I know this sounds a bit glib, but I'm deadly serious about this. There are geopolitical complications, yes, as well as some additional complexity when it comes to commerce, but all in all, more regime diversity seems like a good path towards lessened internal social tension.
This article sounds like a mother immersed in social media not parenting her child’s social media access. There is probably some level of gullibility and influence from each of their online habits.
I don’t have any sympathy for the problems here, and I can say that as a parent of two teenagers. Parent your damn children and stop relying on media to form your opinions for you. The cliche some of friends use to explain this failure is: You’ve made your bed, now sleep in it.
It's going to be such a long slog until the election.
Already, there is an increase in the number of articles meant to subtly smear people. Call them racists, neo Nazis, extremists, etc. On the other side, photos of Antifa, anarchists and other extremists will be shown.
Please do your best to look for the truth. The vast, vast majority of people are good. (To be sure, there are some bad ones. But they do not dramatically increase in number as an election draws near!)

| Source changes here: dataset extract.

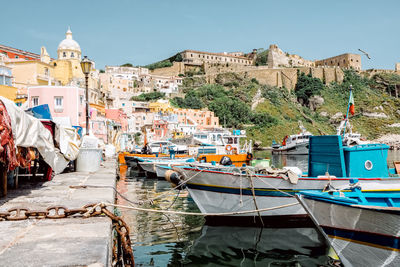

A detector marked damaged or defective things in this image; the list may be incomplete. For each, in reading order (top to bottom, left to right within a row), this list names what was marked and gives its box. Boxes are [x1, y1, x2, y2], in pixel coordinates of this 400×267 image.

rusty chain [0, 203, 134, 267]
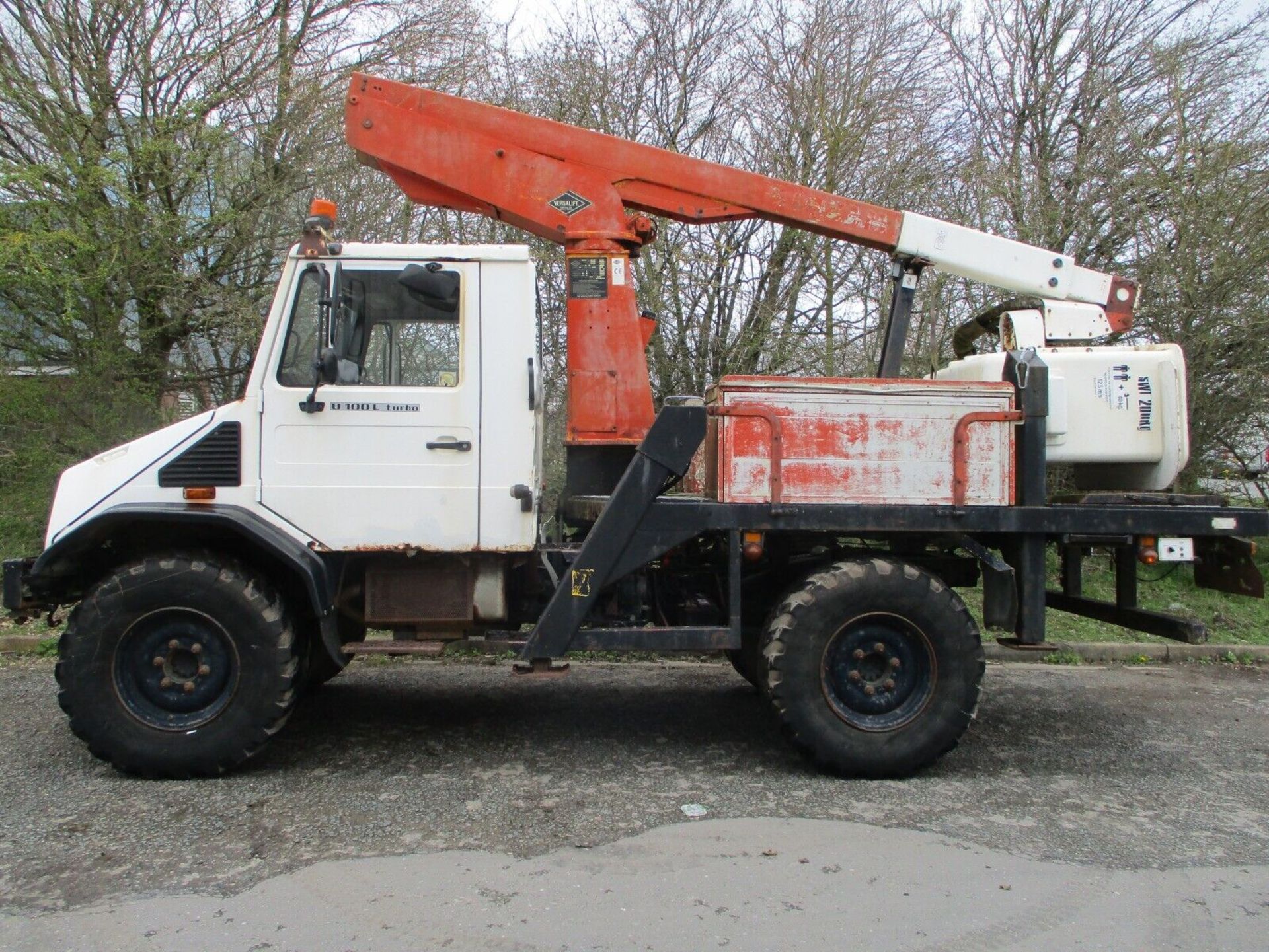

It is completely evil to sow the seeds of fear, doubt and hatred in this manner. Please look to the good in people. Turn away from the hatred.
Edit: I am in no way excusing neo Nazis, alt-right, alt-left, Antifa, etc.
I am saying that these nutballs are few and far in between. Almost everybody you meet out on the street today is going to be a decent person.
Years afterwards I was tutoring a high school student in mathematics. They asked me a question about school and I felt a moment of panic, as I remembered all of the shit that I went through.
By the time I finished college, it made sense to me. I could make it through an awful class or cut through red tape and weird requirements. I knew that I had survived a couple decades of bullshit, I was still here, and a little extra bullshit wasn't going to kill me. But at age 14, I remember being angry and upset all the time about things that happened at school.